* WHAT THIS TASK INVOLVES *
From the line that contains "2003 Cadillac Escalade" through the last line of the data, copy everything exactly and nothing else, omitting the pictures.

* DATA EXCERPT *

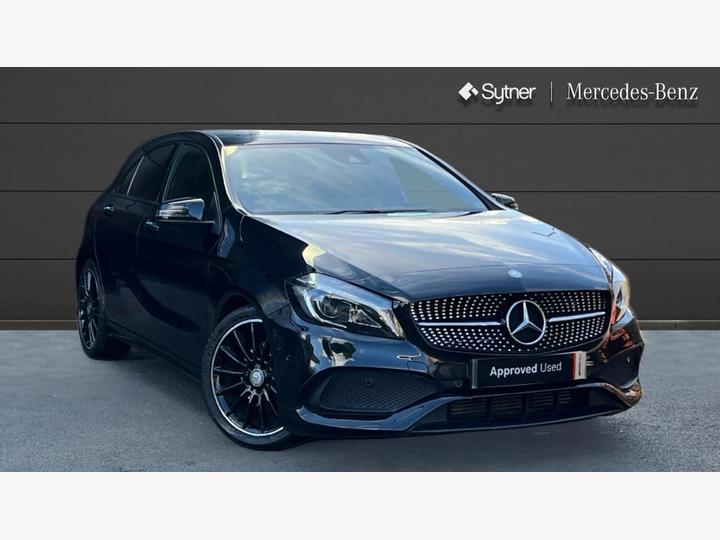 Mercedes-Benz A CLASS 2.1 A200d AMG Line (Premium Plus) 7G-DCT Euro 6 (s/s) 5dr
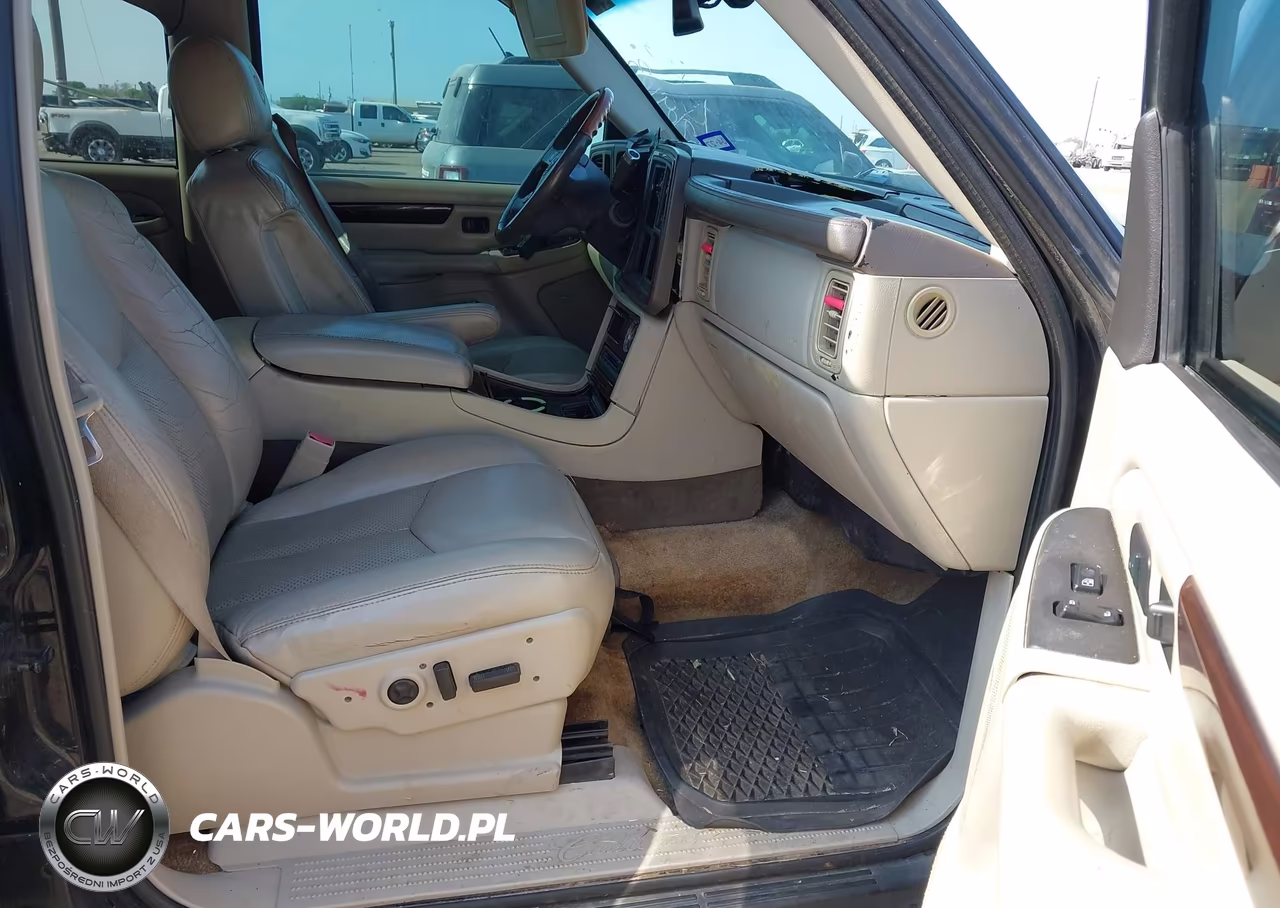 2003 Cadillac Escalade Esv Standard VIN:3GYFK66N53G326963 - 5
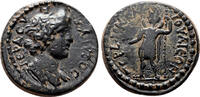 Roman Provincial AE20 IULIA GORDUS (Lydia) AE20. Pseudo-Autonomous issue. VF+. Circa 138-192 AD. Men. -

* RESULT FOR THIS EXERCISE *
 2003 Cadillac Escalade Esv Standard VIN:3GYFK66N53G326963 - 5
 Roman Provincial AE20 IULIA GORDUS (Lydia) AE20. Pseudo-Autonomous issue. VF+. Circa 138-192 AD. Men. -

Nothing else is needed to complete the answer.